Goals:
[A] In the forum thread about the mzd_ple() bug, what is the smallest number of rows at which the bug first appears when rows are discarded from the large matrix?
[B] For each statement, say whether the forum thread about the mzd_ple() bug agrees with it. Answer yes or no and quote the deciding words of the thread.
(i) The matrix with 124 920 rows and 932 298 columns used about 14 GB of memory.
(ii) Updating the M4RI package to version 20200125 fixed the bug.
(iii) The PLE decomposition was correct when the matrix had no more than 50 000 rows.
[C] Continue the forum thread about the mzd_ple() bug after its last sentence.

A bug with mzd_ple()
Recently, I suffered from a bug of the function mzd_ple() when I eliminated large matrices over GF(2).
For a matrix M, after calling mzd_ple(M, P, Q, 0), the matrix M is updated. And for each row i in M, there should be no nonzero bits between the column i (inclusive) and Q->values[i] (exclusive) in this row. This fact is true for most matrices I meet. However, when I deal with a matrix with 124 920 rows and 932 298 columns (using about 14 GB memory), the fact does not hold. Interestingly, these nonzero bits tend to appear in the same columns, so I guess they are related to the sub-matrices used in the PLE decomposition. This bug makes the decomposition of the whole matrix incorrect.
I think this bug only appears when the matrix is large. For more testing, I decrease the row number of the same matrix M by discarding some rows directly. The bug first appears in the matrix with 60 000 rows, and it still there in matrices with 80 000 rows and 100 000 rows. But the PLE decomposition is correct when the number of rows is no more than 50 000. The cases are the same when I use my macbook pro and two desktop computers running ubuntu 18.04.
I guess this bug will appear in randomly generated matrices, if not, I can upload my matrices through some ways.
My M4RI package has been updated to version 20200125, and the bug is still there.
Comments (9)
-
repo owner -
Hi,
I think it means something different: in each row i, there should be only 0’s between the main diagonal (column i) and the pivot of the echelon form E (column Q[i]).
The only reason your call with k=14 returns true, is probably that your matrix has full rank, and therefore Q=Identity and range(i,Q[i])=emptyset.

Stored records:

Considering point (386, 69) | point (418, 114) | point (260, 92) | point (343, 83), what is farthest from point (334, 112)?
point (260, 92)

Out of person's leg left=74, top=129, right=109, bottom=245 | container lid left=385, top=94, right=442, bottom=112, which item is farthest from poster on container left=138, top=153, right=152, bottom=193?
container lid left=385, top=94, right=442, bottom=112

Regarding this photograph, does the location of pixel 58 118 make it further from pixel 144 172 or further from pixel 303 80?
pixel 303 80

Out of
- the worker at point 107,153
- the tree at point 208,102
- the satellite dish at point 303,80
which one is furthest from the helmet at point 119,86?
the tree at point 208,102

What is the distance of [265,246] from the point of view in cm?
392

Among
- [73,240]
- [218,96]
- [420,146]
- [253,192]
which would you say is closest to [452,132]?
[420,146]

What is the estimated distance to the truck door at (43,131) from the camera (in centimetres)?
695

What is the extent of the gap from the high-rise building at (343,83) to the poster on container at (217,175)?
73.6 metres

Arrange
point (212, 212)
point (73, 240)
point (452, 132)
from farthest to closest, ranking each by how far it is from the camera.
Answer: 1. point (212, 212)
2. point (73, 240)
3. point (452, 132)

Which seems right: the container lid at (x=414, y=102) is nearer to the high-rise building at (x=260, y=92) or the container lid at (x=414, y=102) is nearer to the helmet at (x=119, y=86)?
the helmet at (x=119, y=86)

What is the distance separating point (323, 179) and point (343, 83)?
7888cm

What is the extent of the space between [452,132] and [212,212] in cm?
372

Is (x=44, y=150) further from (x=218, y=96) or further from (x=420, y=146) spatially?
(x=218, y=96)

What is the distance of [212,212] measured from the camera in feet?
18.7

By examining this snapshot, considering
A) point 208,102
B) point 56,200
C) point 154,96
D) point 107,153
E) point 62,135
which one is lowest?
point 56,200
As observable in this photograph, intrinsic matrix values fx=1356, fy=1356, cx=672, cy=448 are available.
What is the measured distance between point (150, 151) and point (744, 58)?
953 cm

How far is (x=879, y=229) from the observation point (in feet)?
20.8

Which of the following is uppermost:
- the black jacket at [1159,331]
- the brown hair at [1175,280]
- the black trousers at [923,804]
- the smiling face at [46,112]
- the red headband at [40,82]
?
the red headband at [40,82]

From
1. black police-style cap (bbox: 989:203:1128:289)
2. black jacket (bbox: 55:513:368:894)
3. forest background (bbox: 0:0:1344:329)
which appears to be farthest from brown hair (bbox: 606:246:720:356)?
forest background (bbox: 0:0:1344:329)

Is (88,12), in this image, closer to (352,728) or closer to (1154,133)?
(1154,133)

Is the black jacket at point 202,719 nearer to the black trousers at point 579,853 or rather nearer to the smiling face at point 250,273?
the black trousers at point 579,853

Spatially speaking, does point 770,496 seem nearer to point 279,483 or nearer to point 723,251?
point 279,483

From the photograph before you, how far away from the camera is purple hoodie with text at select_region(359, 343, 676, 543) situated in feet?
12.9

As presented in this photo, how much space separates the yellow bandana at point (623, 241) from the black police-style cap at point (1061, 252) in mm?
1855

Answers:
[A] The bug first appears in the matrix with 60 000 rows.

[B]
(i) Yes: "using about 14 GB memory"
(ii) No: "the bug is still there"
(iii) Yes: "the PLE decomposition is correct when the number of rows is no more than 50 000"

[C]
Now, regarding this problem:
- I first thought it was not a bug but an unspecified behaviour: the “interesting” part of E is located to the right of its pivots, which positions are given by the Q[i]'s. In other implementation of the algorithm (e.g. in fflas-ffpack), the coefficients to the left of the pivots are intentionnaly not zeroed out, to save the cost of doing so.
- Now after reviewing the code and the specs in m4ri, it seems indeed a bug, as the code actually clears out the the coefficients in
_mzd_compress_l
and the specs state that the S matrix stored above the main diagonal equals UQ from a PLUQ decomposition.
The fact that the bug only occurs for matrices above dimension 60000 is clearly because of the threshold for running the PLE algorithm (defaulted at 524288). I guess we could reproduce smaller instances by forcing a smaller cutoff.
I’ll try to have a look at where the bug comes from (likely in
mzd_col_swap_in_rows
) but it looks tedious and I won’t have time for this in the next coming days. Meanwhile, can’t you avoid this problem buy reading only the “interesting part” of E in your application.Best
Clément
-
reporter Hi, Martin and Clément, thanks for your responses. I think there may be something unclear in my first report. I am using M4RI for solving polynomials over boolean polynomial rings. So my matrices always come from polynomial systems. One characteristic of my matrices is that the pivots of the rows usually do not appear in the diagonal positions, i.e., Q[i] is often larger than i. Since a PLE decomposition do not swap columns, there should be all zeros in the range(i,Q[i]). But this is not true when I use mzd_ple() for large matrices, even though the matrices have full ranks.
I produce a simple example by the following codes, and I hope it will be helpful.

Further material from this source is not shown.